Rania Harris stopped by PTL to show off two more recipes that are perfect for a Memorial Day cookout!

Crunchy Baked Chicken Thighs with Coarse Mustard and Garlic

  • 3 tablespoons grainy mustard
  • 1 tablespoon Dijon mustard
  • 1 tablespoon Worcestershire sauce
  • 1 garlic clove, finely grated
  • ½ teaspoon cayenne pepper
  • ¾ cup plain dried bread crumbs
  • 3 tablespoons unsalted butter, melted
  • 2 tablespoons finely chopped flat-leaf parsley
  • 1 teaspoon finely grated lemon zest
  • 6 skinless, boneless chicken thighs (2 pounds)
  • Kosher salt and freshly ground black pepper
  • Lemon wedges, for serving

Directions:

Preheat the oven to 450 degrees. Set a wire rack on a rimmed baking sheet.

In a large bowl, mix the mustards with the Worcestershire sauce, garlic and cayenne. In a large, shallow dish, toss the breadcrumbs with the butter, parsley and lemon zest.

Season the chicken with salt and black pepper. Add to the mustard mixture and turn to coat. Dredge 1 chicken thigh in the bread crumb mixture and transfer to the rack. Repeat with the remaining chicken.

Transfer the chicken to the oven and bake for 30 minutes, until the crumbs are golden brown and the chicken is cooked through.

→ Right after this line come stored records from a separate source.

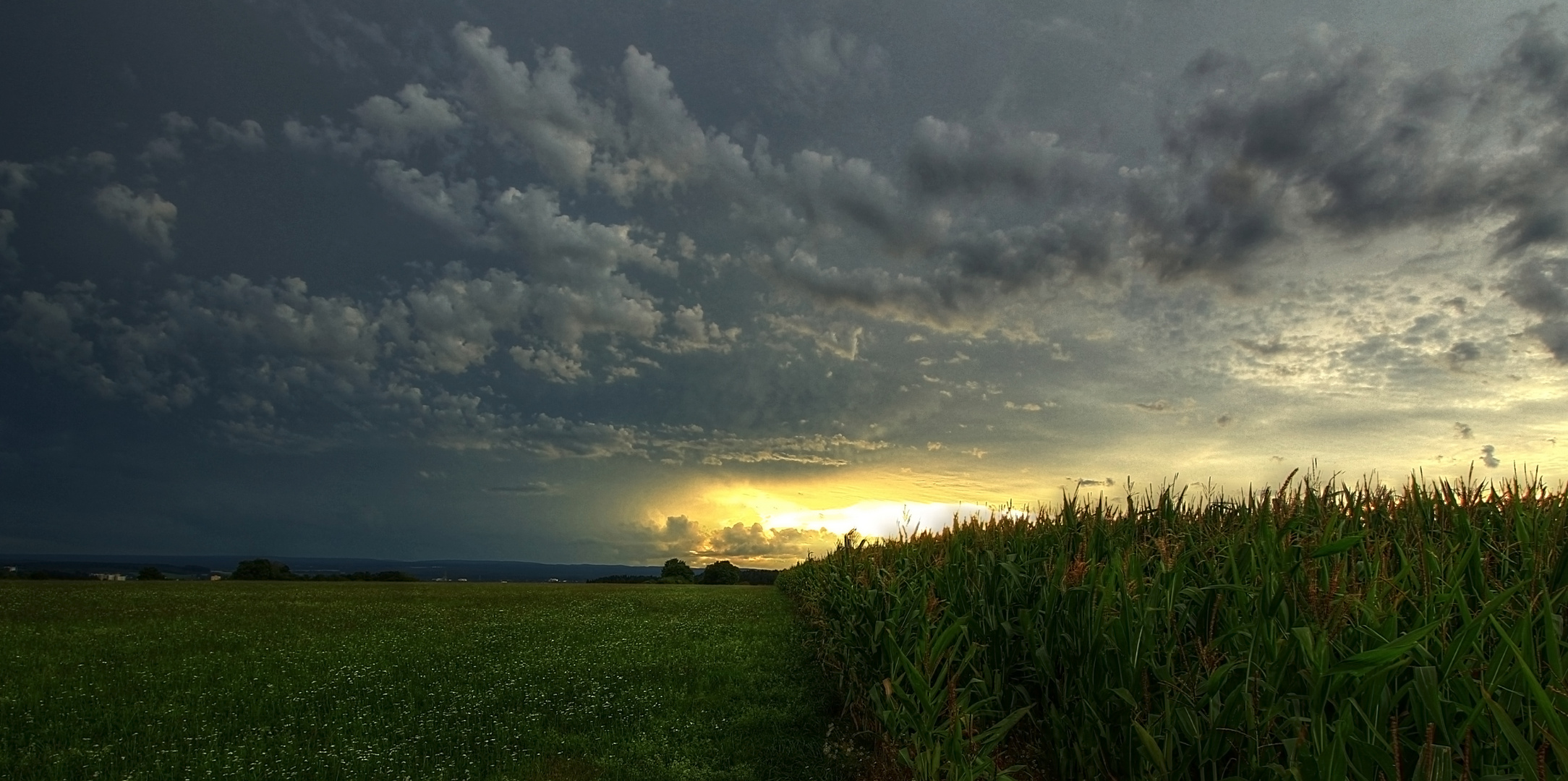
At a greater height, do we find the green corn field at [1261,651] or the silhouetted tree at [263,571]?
the green corn field at [1261,651]

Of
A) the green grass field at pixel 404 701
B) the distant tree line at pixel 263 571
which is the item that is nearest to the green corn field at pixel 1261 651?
the green grass field at pixel 404 701

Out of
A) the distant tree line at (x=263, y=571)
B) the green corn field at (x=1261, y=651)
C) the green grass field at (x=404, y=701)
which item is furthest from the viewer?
the distant tree line at (x=263, y=571)

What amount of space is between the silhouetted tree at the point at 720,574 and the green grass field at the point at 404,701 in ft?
216

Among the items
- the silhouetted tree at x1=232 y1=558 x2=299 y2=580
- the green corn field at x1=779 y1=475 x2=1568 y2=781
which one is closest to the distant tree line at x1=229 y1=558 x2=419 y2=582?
the silhouetted tree at x1=232 y1=558 x2=299 y2=580

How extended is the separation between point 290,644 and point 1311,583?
75.4 ft

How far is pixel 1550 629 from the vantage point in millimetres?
3221

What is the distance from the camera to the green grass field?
392 inches

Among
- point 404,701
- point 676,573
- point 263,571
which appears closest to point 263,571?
point 263,571

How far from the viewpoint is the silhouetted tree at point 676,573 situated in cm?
8756

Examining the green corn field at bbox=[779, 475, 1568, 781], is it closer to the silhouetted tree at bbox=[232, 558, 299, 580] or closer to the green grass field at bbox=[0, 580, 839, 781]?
the green grass field at bbox=[0, 580, 839, 781]

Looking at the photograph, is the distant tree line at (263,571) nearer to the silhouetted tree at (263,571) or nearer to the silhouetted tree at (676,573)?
the silhouetted tree at (263,571)

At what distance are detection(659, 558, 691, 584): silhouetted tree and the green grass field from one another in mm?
62444

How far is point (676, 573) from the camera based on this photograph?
89.9 meters

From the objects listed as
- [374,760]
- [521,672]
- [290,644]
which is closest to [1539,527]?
[374,760]
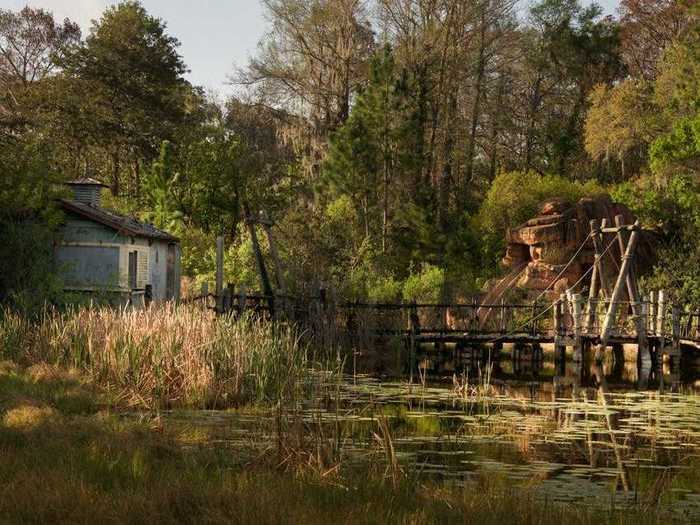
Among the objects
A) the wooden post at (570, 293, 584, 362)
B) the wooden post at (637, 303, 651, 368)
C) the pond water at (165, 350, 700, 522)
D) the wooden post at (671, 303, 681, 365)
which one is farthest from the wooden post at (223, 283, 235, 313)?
the wooden post at (671, 303, 681, 365)

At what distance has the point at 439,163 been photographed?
44.9m

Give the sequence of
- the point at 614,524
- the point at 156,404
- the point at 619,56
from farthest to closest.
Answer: the point at 619,56, the point at 156,404, the point at 614,524

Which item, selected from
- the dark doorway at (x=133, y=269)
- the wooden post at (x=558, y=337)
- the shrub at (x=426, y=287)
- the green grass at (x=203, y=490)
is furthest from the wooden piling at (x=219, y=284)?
the green grass at (x=203, y=490)

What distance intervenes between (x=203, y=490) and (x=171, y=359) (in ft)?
26.3

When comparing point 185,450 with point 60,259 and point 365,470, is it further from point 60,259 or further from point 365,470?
point 60,259

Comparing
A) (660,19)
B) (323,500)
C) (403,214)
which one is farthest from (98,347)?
(660,19)

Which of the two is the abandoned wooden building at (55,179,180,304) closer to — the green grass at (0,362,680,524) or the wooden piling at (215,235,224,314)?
the wooden piling at (215,235,224,314)

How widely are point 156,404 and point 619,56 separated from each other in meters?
37.6

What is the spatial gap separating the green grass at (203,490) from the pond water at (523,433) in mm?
635

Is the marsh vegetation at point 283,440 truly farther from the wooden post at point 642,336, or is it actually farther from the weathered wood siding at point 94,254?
the weathered wood siding at point 94,254

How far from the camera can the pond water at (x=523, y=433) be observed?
37.1 ft

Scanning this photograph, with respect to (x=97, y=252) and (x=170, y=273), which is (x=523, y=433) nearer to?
(x=97, y=252)

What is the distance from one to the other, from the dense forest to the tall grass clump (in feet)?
36.7

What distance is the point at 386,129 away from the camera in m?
38.9
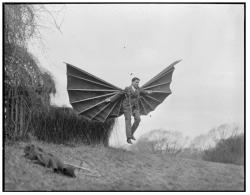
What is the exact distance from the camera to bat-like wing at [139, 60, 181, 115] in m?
10.3

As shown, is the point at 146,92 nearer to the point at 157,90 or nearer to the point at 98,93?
the point at 157,90

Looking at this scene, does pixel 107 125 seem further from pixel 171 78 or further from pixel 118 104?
pixel 171 78

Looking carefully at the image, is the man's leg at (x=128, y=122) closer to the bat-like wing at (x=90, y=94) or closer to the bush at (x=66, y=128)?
the bat-like wing at (x=90, y=94)

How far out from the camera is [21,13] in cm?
840

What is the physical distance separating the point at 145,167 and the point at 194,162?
190 cm

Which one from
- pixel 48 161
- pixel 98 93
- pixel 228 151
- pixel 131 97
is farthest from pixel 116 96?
pixel 228 151

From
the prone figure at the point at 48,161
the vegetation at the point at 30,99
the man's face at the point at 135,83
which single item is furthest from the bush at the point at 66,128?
the prone figure at the point at 48,161

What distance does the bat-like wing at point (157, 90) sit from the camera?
33.7 ft

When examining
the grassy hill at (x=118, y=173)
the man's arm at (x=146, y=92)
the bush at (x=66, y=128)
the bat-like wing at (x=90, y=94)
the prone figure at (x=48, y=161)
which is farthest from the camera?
the bush at (x=66, y=128)

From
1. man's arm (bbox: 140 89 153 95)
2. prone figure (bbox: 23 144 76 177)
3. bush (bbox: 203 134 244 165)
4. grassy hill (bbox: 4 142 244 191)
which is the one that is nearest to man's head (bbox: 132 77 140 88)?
man's arm (bbox: 140 89 153 95)

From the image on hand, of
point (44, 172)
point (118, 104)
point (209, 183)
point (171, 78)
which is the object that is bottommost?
point (209, 183)

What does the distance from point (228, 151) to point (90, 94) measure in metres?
5.65

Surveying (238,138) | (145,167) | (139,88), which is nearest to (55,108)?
(139,88)

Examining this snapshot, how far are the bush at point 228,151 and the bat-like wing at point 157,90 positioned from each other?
3.20 meters
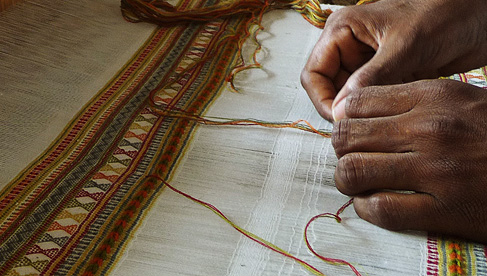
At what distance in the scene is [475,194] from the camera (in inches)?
34.0

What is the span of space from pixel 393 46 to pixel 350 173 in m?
0.30

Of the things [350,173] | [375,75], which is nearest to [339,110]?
[375,75]

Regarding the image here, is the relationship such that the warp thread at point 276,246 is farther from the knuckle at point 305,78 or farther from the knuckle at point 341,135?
the knuckle at point 305,78

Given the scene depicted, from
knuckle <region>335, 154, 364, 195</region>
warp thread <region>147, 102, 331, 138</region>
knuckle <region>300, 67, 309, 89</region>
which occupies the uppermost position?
knuckle <region>335, 154, 364, 195</region>

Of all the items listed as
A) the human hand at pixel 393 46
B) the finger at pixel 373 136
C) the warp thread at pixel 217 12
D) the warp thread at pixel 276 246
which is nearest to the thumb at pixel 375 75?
the human hand at pixel 393 46

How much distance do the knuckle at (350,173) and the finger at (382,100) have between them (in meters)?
0.08

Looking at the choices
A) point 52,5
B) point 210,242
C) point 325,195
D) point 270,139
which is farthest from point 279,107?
point 52,5

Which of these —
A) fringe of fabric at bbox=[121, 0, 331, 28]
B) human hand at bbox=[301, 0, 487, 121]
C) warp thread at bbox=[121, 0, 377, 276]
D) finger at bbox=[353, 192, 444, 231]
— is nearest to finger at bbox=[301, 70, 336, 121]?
human hand at bbox=[301, 0, 487, 121]

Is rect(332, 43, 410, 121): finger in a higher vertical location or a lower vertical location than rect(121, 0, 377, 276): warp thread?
higher

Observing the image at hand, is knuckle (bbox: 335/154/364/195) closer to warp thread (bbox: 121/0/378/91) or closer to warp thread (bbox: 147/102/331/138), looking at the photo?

Serve with lemon wedges.

Serves: 4 to 6

Italian Vegetable Pasta Salad

  • Coarse salt
  • 1 pound fresh cheese filled tortellini
  • 1/2 pound fresh baby spinach
  • 2 – 4 ounce jars marinated artichoke hearts in oil, drained and chopped
  • Pitted large spicy green olives - chopped
  • (Rania buys the olives marinated in oil and red pepper flakes)
  • ½ cup chopped Peppedew peppers
  • Large handful of shredded carrots
  • 1/2 small red onion, chopped

Dressing:

  • 1 clove garlic, pushed through a garlic press
  • 1 lemon, zested
  • Juice of one lemon
  • 2 tablespoons red wine vinegar or more to taste
  • 1/3 cup extra-virgin olive oil
  • 1 tablespoon fresh thyme leaves
  • Coarse black pepper to taste
  • 10 sun-dried tomatoes packed in oil, coarsely chopped

Directions:

Bring 5 or 6 inches of water to a boil in a large pot. Salt boiling water and add pasta. Cook for 3 to 4 minutes, until pasta is just tender. Drain tortellini, then cool the cooked pasta by spreading them out on a large plate or a cookie sheet in a single layer.

Coarsely chop baby spinach. Combine with artichokes, chopped olives, chopped Peppedew peppers, shredded carrots and red onion.

For the dressing:

Chop garlic, then add salt to it and mash it into a paste with the flat of your knife. Transfer garlic paste to a small bowl and add lemon zest, lemon juice and vinegar to it. Whisk in oil, thyme and pepper.

To assemble:

Add pasta and sun-dried tomatoes to the salad. Dress salad and gently toss. Serve or refrigerate until ready to use.